[Extracted material Boundary: Start]

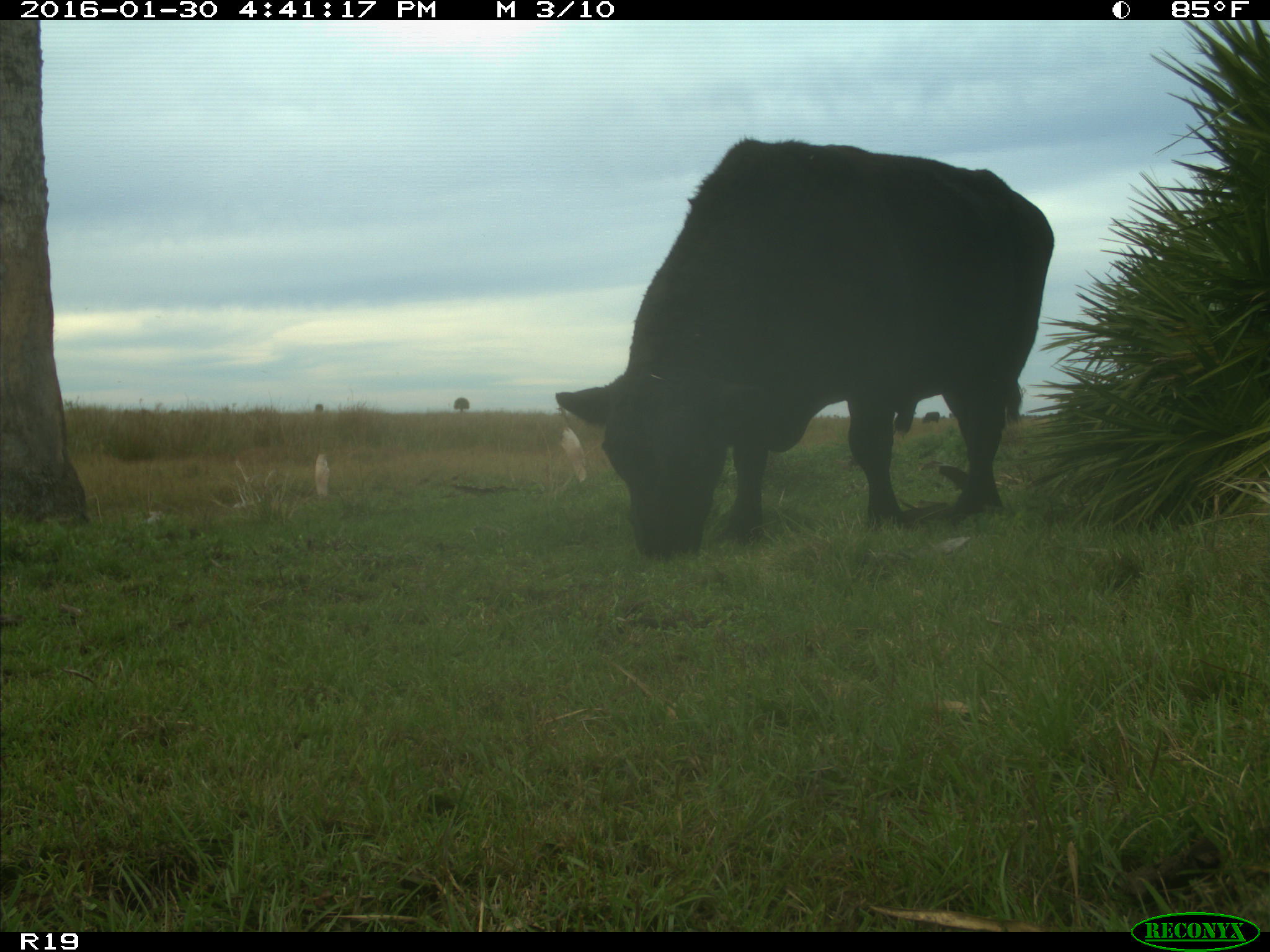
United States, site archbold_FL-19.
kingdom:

[Extracted material Boundary: End]
[Extracted material Boundary: Start]

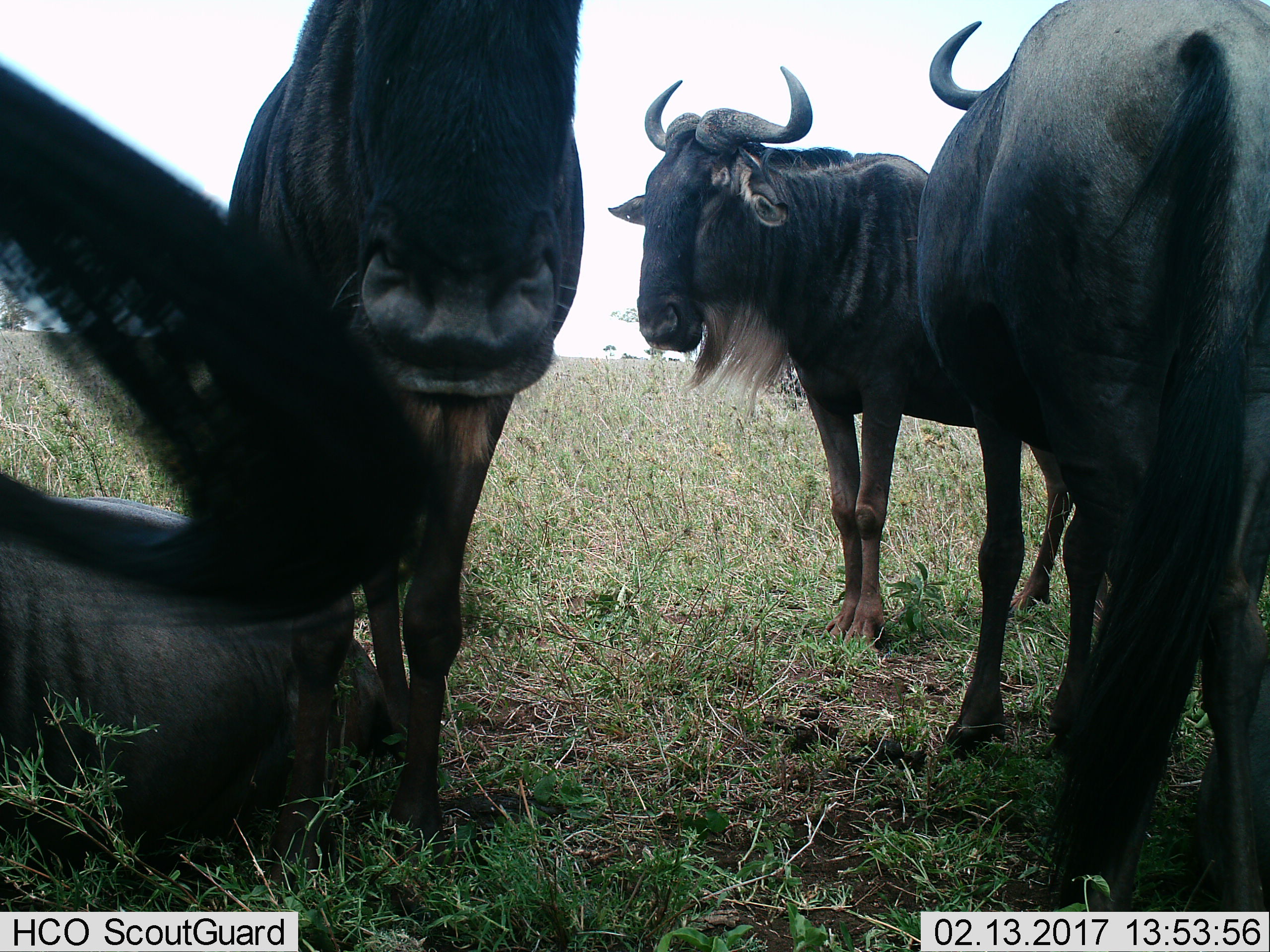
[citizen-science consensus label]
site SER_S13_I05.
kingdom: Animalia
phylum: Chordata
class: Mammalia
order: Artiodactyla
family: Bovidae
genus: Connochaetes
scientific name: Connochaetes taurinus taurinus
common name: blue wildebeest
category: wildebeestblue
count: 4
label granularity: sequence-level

[Extracted material Boundary: End]

# Exercise description:
Looking back over the data above, restate word for word the lines that begin at the line with "phylum: Chordata" and end at the line with "label granularity: sequence-level", inclusive.

# Exercise result:
phylum: Chordata
class: Mammalia
order: Artiodactyla
family: Bovidae
genus: Connochaetes
scientific name: Connochaetes taurinus taurinus
common name: blue wildebeest
category: wildebeestblue
count: 4
label granularity: sequence-level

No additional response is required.